Direction -> Return the items unchanged, starting at the line containing "Among all options" and stopping after the line containing "(115,195) → (154,50) → (165,199)".

═════ Exercise input ═════

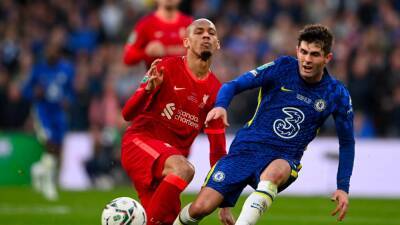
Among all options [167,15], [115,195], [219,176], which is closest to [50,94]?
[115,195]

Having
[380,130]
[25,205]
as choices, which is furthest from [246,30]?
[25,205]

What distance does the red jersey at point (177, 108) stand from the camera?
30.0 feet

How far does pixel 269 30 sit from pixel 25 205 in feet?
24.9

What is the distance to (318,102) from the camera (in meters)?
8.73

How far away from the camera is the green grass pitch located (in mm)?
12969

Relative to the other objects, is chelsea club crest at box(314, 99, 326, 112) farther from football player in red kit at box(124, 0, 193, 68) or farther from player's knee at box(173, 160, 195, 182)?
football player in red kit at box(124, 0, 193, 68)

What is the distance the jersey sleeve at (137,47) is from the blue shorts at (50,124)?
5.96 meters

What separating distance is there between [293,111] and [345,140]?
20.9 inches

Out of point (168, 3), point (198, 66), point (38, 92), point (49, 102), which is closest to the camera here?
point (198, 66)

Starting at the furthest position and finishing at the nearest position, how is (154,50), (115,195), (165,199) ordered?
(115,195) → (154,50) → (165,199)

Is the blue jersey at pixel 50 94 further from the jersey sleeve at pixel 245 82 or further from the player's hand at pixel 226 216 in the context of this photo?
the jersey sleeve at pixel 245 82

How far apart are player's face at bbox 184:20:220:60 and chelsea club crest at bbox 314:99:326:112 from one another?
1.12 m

═════
═════ Exercise input ═════

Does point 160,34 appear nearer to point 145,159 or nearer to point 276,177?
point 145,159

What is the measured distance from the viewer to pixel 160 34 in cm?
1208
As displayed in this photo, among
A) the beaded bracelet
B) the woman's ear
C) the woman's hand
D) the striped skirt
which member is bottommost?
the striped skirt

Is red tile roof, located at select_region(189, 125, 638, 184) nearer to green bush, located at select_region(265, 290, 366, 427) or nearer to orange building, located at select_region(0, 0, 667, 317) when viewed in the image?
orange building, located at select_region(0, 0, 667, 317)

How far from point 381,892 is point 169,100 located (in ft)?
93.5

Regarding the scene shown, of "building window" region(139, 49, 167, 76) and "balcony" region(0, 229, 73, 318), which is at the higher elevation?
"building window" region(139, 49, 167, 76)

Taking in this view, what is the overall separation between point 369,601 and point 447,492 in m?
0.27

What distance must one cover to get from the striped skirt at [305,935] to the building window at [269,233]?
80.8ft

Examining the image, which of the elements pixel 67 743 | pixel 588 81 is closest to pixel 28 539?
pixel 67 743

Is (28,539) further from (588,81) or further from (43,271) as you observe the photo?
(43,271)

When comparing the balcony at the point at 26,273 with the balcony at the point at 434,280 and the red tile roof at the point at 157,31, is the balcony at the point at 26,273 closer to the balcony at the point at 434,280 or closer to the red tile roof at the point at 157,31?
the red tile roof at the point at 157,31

═════

Solution for this problem ->
Among all options [167,15], [115,195], [219,176], which is closest to [50,94]?
[115,195]

Having
[380,130]
[25,205]
as choices, which is furthest from [246,30]?
[25,205]

What distance does the red jersey at point (177, 108) stand from the camera?
30.0 feet

How far does pixel 269 30 sit from pixel 25 205 in feet?
24.9

What is the distance to (318,102) from the camera (in meters)?
8.73

How far away from the camera is the green grass pitch located (in mm)?
12969

Relative to the other objects, is chelsea club crest at box(314, 99, 326, 112) farther from football player in red kit at box(124, 0, 193, 68) or farther from player's knee at box(173, 160, 195, 182)?
football player in red kit at box(124, 0, 193, 68)

What is the distance the jersey sleeve at (137,47) is from the blue shorts at (50,124)?
5.96 meters

What separating distance is there between [293,111] and [345,140]?
20.9 inches

Out of point (168, 3), point (198, 66), point (38, 92), point (49, 102), which is closest to the camera here?
point (198, 66)

Starting at the furthest position and finishing at the nearest position, how is (154,50), (115,195), (165,199) ordered?
(115,195) → (154,50) → (165,199)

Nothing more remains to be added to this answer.